_DOCUMENTO_
......

Por la mañana, el efugio no es tan fácil. El miedo llega sigilosamente antes de que uno se despierte, y en ese estado de laxitud, entre el sueño y la vigilia, en que nos sorprende, se adueña de nosotros antes de que podamos defendernos de su asechanza. Cuando el torero que ha de torear aquel día guiña un ojo al ras de la almohada y le hiere la luz de la mañana que se filtra por las rendijas, es ya una infeliz presa del miedo. El mozo de espadas, encargado de despertarle, lo sabe bien. Si no hay grande hombre para su ayuda de cámara, ¿qué torero habrá que sea valiente a los ojos de su mozo de estoques?
Acurrucado todavía entre las sábanas, con el embozo subido hasta las cejas, el torero empieza su dramático diálogo con el miedo. Yo, al menos, entablo con él una vivísima polémica.
No sé lo que harán los demás toreros. Al miedo yo le venzo o, al menos, le contengo a fuerza de dialéctica. Es un diálogo incoherente, como el de un loco con un ser sobrenatural.
«Ea, mocito —me dice el miedo, con su feroz impertinencia, apenas me he despertado—: a levantarte y a irte a la plaza a que un toro te despanzurre.»
«Hombre —replica uno desconcertado—, yo no creo que eso ocurra…»
«Bueno, bueno —reitera el miedo—; allá tú. Pero yo, que soy tu amigo de veras, te advierto que esto que haces es una temeridad. Llevas demasiado tiempo tentando a la fortuna.»

......

_TAREA PLANTEADA A_
Reproduce literalmente el pasaje del texto sobre el miedo del torero, comenzando en "Por la mañana, el" y terminando en "una vivísima polémica.".

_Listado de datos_
......

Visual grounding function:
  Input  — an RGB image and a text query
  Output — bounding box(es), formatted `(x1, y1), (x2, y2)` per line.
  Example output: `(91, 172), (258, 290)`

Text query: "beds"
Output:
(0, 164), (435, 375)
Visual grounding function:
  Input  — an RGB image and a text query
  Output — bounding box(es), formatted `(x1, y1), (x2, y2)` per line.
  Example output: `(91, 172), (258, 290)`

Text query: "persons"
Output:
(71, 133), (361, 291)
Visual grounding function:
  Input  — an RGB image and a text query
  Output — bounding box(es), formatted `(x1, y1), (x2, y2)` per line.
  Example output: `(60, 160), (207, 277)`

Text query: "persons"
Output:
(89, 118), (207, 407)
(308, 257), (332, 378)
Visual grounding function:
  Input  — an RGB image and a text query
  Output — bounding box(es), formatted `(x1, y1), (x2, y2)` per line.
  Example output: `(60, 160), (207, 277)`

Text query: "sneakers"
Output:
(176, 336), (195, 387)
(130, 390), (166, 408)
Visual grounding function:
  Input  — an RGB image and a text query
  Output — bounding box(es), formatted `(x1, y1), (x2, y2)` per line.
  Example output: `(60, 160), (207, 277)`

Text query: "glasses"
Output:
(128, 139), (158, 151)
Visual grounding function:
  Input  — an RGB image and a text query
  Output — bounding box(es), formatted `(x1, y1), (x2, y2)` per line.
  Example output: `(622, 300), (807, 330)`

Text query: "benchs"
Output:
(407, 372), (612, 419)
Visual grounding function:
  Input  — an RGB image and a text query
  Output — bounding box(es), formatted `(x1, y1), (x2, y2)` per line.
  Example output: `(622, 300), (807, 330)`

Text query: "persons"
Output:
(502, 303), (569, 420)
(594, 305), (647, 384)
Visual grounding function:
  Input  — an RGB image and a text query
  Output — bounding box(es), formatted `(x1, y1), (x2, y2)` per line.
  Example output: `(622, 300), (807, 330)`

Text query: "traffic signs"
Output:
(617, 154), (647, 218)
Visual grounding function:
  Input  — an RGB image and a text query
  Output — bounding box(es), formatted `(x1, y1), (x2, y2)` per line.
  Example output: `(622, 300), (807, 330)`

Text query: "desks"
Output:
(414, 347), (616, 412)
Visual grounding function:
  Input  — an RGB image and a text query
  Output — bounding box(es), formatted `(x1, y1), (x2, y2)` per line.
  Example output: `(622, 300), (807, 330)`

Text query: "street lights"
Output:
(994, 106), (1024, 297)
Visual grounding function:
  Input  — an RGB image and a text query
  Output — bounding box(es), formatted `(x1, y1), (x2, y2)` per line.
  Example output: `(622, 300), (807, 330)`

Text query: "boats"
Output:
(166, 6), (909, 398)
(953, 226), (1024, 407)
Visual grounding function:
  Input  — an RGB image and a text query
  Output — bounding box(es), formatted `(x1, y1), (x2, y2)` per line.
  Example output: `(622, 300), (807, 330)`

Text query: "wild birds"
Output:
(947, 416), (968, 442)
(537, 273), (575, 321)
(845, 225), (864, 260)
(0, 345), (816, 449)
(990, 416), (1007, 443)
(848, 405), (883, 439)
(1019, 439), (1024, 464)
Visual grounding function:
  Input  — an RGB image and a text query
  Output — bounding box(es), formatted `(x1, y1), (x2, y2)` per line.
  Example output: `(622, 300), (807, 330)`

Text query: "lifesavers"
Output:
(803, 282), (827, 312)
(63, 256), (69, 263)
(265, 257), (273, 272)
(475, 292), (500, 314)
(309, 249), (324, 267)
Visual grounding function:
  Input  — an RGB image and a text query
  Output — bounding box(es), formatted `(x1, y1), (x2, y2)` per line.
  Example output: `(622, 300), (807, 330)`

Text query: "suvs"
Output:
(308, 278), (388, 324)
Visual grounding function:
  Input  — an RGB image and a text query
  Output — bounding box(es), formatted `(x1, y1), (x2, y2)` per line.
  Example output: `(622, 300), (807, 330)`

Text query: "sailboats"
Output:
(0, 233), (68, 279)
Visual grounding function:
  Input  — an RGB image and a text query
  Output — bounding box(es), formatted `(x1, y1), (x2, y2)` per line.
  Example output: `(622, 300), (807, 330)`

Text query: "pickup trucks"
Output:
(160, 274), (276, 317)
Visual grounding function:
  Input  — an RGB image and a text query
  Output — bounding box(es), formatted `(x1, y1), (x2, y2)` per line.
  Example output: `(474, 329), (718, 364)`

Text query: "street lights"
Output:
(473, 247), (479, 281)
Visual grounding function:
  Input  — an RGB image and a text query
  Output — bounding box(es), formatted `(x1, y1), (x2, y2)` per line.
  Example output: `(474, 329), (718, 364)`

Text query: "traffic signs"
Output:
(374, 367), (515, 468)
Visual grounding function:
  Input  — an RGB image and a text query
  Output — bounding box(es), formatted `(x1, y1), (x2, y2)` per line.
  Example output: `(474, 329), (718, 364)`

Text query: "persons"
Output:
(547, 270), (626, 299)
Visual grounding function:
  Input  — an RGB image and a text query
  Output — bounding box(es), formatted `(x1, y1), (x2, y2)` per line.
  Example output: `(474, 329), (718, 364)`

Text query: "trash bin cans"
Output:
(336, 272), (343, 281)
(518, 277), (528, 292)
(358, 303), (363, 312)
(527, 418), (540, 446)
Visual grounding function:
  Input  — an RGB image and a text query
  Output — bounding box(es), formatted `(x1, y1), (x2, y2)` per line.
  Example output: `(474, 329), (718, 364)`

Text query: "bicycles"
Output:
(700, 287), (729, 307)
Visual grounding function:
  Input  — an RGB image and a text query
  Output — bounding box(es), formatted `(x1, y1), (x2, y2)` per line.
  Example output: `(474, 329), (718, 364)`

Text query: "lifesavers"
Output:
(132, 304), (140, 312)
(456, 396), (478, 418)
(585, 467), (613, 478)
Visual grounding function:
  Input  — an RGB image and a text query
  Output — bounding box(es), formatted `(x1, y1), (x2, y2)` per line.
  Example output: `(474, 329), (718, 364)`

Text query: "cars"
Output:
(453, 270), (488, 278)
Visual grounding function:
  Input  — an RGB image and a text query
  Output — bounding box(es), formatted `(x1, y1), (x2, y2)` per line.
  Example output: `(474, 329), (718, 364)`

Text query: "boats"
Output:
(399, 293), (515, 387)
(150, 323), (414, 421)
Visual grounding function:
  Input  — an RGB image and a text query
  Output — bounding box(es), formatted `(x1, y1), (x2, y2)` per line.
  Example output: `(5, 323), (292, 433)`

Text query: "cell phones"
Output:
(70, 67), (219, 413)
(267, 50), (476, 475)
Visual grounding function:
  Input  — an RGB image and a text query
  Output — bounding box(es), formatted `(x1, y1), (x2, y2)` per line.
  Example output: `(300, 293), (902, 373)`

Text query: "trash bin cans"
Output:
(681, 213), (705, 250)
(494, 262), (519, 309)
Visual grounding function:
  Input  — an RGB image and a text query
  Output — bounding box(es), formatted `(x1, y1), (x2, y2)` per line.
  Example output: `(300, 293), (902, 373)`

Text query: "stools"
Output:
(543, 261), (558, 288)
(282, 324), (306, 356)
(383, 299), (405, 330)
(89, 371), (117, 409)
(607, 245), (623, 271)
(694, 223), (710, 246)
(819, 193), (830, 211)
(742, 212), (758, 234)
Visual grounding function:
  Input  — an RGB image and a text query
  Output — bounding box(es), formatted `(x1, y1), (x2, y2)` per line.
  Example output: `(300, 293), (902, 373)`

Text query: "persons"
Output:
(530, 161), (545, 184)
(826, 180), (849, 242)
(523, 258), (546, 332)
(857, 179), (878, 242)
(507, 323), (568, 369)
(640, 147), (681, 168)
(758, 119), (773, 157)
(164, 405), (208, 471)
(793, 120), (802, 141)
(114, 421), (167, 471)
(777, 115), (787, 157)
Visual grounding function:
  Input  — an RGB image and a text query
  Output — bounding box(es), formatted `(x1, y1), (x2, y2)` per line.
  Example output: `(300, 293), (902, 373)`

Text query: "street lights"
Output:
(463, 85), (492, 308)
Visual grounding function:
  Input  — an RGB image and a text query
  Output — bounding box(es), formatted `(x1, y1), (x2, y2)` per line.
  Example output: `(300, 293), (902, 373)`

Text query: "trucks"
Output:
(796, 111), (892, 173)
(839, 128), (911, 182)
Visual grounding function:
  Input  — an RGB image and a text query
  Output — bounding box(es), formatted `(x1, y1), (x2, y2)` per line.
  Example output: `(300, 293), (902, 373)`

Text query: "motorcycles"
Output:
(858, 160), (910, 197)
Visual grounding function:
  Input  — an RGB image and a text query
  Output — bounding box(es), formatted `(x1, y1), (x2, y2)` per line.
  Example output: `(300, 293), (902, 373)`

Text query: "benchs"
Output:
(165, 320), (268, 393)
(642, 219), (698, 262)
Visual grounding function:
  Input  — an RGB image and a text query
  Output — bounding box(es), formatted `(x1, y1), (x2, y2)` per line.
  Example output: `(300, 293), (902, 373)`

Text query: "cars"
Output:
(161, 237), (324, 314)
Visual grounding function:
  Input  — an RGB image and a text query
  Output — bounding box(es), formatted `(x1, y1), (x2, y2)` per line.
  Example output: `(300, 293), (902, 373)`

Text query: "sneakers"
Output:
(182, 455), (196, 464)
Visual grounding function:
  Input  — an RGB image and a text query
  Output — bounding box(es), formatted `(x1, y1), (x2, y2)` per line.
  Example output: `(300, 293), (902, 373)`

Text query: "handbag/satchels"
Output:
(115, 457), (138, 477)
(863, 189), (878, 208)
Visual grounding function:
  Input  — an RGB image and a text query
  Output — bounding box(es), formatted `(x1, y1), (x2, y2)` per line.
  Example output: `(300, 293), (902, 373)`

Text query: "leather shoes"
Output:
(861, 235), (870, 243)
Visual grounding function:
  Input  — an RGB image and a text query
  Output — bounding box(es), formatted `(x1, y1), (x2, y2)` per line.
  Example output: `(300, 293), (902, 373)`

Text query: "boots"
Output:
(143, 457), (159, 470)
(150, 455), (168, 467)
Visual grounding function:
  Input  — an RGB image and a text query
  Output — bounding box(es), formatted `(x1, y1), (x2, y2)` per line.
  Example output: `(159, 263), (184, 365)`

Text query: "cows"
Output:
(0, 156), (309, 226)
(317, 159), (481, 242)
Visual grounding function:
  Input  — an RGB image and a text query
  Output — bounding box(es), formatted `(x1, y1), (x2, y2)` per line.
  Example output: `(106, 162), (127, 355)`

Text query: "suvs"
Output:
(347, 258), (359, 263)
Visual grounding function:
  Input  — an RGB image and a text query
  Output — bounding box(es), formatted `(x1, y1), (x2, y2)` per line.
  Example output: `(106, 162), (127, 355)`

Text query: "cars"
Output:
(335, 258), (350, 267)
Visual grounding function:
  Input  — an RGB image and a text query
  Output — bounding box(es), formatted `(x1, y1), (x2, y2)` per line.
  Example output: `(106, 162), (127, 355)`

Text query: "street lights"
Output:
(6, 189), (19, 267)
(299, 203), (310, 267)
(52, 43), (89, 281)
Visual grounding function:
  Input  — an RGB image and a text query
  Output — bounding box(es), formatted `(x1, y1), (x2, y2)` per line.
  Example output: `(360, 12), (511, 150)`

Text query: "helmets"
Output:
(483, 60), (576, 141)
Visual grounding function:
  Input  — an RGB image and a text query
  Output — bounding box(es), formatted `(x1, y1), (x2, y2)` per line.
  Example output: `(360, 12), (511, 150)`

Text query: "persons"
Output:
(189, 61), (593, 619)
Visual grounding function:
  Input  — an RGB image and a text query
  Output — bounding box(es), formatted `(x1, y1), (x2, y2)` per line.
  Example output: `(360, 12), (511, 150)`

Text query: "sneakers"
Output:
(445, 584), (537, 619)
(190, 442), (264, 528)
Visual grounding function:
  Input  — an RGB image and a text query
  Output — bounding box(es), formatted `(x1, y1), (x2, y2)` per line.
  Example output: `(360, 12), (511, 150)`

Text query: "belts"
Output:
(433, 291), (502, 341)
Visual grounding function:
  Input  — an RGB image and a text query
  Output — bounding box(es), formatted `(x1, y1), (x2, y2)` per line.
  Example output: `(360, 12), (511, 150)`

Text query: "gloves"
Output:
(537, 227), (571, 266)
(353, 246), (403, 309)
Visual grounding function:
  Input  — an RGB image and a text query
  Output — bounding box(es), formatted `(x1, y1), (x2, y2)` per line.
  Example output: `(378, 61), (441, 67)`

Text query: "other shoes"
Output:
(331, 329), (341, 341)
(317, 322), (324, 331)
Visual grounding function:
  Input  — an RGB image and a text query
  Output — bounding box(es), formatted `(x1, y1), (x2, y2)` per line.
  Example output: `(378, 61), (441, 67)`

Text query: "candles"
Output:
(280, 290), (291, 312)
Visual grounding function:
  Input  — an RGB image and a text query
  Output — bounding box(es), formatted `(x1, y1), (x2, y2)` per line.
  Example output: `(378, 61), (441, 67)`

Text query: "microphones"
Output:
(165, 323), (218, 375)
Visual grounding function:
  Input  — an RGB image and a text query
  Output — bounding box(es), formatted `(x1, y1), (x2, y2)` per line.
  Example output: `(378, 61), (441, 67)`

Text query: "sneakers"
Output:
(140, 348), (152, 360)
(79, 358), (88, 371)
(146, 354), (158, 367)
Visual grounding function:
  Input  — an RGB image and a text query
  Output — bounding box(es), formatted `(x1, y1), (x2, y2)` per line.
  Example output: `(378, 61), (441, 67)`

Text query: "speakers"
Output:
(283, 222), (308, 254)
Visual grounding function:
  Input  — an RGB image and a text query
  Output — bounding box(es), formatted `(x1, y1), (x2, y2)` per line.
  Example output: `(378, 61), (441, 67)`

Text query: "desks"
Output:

......

_TAREA PLANTEADA B_
Cita textualmente solo las líneas de los registros, comenzando en la primera de ellas y terminando en la línea que contiene "(308, 257), (332, 378)", ambas incluidas.

_SOLUCIÓN A_
Por la mañana, el efugio no es tan fácil. El miedo llega sigilosamente antes de que uno se despierte, y en ese estado de laxitud, entre el sueño y la vigilia, en que nos sorprende, se adueña de nosotros antes de que podamos defendernos de su asechanza. Cuando el torero que ha de torear aquel día guiña un ojo al ras de la almohada y le hiere la luz de la mañana que se filtra por las rendijas, es ya una infeliz presa del miedo. El mozo de espadas, encargado de despertarle, lo sabe bien. Si no hay grande hombre para su ayuda de cámara, ¿qué torero habrá que sea valiente a los ojos de su mozo de estoques?
Acurrucado todavía entre las sábanas, con el embozo subido hasta las cejas, el torero empieza su dramático diálogo con el miedo. Yo, al menos, entablo con él una vivísima polémica.

_SOLUCIÓN B_
Visual grounding function:
  Input  — an RGB image and a text query
  Output — bounding box(es), formatted `(x1, y1), (x2, y2)` per line.
  Example output: `(91, 172), (258, 290)`

Text query: "beds"
Output:
(0, 164), (435, 375)
Visual grounding function:
  Input  — an RGB image and a text query
  Output — bounding box(es), formatted `(x1, y1), (x2, y2)` per line.
  Example output: `(91, 172), (258, 290)`

Text query: "persons"
Output:
(71, 133), (361, 291)
Visual grounding function:
  Input  — an RGB image and a text query
  Output — bounding box(es), formatted `(x1, y1), (x2, y2)` per line.
  Example output: `(60, 160), (207, 277)`

Text query: "persons"
Output:
(89, 118), (207, 407)
(308, 257), (332, 378)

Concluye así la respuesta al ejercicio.